# 2013 RS 6Spd - Lowering Springs



## 170-3tree (Nov 4, 2014)

There is not any difference the suspension from RS to standard of the same trim package. If it works on an Lt it'll work on a lt RS


----------



## RobJobCornontheCob (May 16, 2016)

So are the rear beams different for the LT and LTZ models? I take it for rear drum versus disc brake setup?


----------



## RobJobCornontheCob (May 16, 2016)

Also, any recommendations? People seem to be head-over-heals for Eibachs. H&R and some other brands are coming up as options from my search. Seems only tow adjustment is needed to run with stock dampers w/ little to no tire wear?


----------



## Merc6 (Jun 8, 2013)

170-3tree said:


> There is not any difference the suspension from RS to standard of the same trim package. If it works on an Lt it'll work on a lt RS


RS and Eco springs are lower and for that reason springs like H&R won't drop the car.




RobJobCornontheCob said:


> Also, any recommendations? People seem to be head-over-heals for Eibachs. H&R and some other brands are coming up as options from my search. Seems only tow adjustment is needed to run with stock dampers w/ little to no tire wear?

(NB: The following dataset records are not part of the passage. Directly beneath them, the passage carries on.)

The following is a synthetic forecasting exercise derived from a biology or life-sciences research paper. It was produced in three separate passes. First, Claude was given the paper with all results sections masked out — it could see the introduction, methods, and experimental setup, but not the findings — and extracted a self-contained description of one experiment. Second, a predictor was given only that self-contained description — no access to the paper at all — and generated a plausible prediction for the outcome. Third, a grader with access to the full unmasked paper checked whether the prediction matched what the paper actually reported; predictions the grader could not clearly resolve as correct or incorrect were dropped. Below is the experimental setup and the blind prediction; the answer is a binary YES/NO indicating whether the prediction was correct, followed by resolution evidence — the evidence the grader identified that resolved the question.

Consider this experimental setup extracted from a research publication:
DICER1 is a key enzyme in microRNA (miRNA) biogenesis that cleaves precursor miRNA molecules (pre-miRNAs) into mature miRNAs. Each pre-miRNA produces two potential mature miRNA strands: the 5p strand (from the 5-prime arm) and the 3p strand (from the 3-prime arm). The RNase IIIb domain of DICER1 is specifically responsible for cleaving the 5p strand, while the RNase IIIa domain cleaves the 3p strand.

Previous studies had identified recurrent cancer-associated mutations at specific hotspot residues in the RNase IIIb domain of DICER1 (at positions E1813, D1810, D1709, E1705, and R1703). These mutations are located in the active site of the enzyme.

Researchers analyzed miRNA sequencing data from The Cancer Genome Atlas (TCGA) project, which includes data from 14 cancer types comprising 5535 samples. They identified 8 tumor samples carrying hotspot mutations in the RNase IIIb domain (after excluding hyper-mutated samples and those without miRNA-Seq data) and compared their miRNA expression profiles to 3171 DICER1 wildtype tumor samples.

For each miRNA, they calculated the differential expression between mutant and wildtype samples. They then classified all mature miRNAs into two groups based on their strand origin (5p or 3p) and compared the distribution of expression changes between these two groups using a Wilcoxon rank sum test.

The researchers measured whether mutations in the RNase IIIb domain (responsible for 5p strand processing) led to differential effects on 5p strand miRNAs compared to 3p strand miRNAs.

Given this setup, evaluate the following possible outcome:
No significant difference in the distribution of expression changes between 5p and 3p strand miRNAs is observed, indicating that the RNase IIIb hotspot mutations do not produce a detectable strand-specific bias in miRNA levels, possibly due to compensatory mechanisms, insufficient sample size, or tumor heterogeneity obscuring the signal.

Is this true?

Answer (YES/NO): NO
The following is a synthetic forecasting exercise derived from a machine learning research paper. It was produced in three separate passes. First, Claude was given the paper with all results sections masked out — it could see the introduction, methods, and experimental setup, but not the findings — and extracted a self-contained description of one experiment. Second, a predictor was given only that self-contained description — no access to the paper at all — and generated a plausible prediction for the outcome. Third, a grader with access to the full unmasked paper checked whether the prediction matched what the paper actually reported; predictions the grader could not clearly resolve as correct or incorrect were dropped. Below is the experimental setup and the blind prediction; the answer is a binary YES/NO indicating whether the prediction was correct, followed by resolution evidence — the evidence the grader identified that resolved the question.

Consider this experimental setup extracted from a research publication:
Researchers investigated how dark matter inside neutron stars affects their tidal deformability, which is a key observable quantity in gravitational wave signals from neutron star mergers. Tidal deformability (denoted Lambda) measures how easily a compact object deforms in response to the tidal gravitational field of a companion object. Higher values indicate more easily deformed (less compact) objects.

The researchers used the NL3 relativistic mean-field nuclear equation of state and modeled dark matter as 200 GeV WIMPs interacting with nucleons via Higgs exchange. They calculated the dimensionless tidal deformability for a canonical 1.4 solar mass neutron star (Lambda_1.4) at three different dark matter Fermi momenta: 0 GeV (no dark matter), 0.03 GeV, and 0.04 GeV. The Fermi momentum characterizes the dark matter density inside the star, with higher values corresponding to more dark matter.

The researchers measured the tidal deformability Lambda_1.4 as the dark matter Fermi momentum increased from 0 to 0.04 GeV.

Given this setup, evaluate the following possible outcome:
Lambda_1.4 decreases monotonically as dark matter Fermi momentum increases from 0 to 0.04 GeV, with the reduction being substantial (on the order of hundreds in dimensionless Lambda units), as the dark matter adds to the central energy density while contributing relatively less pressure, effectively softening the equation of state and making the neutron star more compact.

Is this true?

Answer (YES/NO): YES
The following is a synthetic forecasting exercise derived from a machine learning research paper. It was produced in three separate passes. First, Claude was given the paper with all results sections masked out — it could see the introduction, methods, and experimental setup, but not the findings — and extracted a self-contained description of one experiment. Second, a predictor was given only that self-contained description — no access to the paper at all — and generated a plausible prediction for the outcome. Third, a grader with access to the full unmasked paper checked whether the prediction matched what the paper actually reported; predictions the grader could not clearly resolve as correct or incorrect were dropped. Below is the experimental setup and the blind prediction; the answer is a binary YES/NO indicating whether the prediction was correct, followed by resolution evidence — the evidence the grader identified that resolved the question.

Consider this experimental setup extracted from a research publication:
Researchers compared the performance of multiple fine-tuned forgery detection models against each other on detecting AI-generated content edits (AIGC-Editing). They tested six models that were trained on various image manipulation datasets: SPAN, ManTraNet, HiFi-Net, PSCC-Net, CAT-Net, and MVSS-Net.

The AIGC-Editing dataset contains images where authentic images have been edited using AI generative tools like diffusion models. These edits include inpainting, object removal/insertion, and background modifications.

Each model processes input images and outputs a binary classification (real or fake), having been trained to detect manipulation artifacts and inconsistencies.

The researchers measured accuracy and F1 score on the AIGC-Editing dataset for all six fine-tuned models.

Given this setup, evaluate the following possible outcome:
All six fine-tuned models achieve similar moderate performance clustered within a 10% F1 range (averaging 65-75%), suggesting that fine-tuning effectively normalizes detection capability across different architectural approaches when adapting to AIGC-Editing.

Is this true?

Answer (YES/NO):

 H&R will raise the height of your RS Cruze. They are marked not for RS.


----------



## anthonysmith93 (Jul 15, 2015)

Yes ^ if you have an RS and want to go lower, MUST get Eibach or coilovers


----------



## RobJobCornontheCob (May 16, 2016)

Merc6 said:


> RS and Eco springs are lower and for that reason springs like H&R won't drop the car.
> 
> 
> 
> H&R will raise the height of your RS Cruze. They are marked not for RS.



That being said, I'd assume I'd get closer to 0.8" drop then, not 1.5" that people are claiming.


----------



## pgthe1 (Mar 14, 2016)

RobJobCornontheCob said:


> That being said, I'd assume I'd get closer to 0.8" drop then, not 1.5" that people are claiming.


Bump for someone who knows the answer... I'd also like to know lol.


----------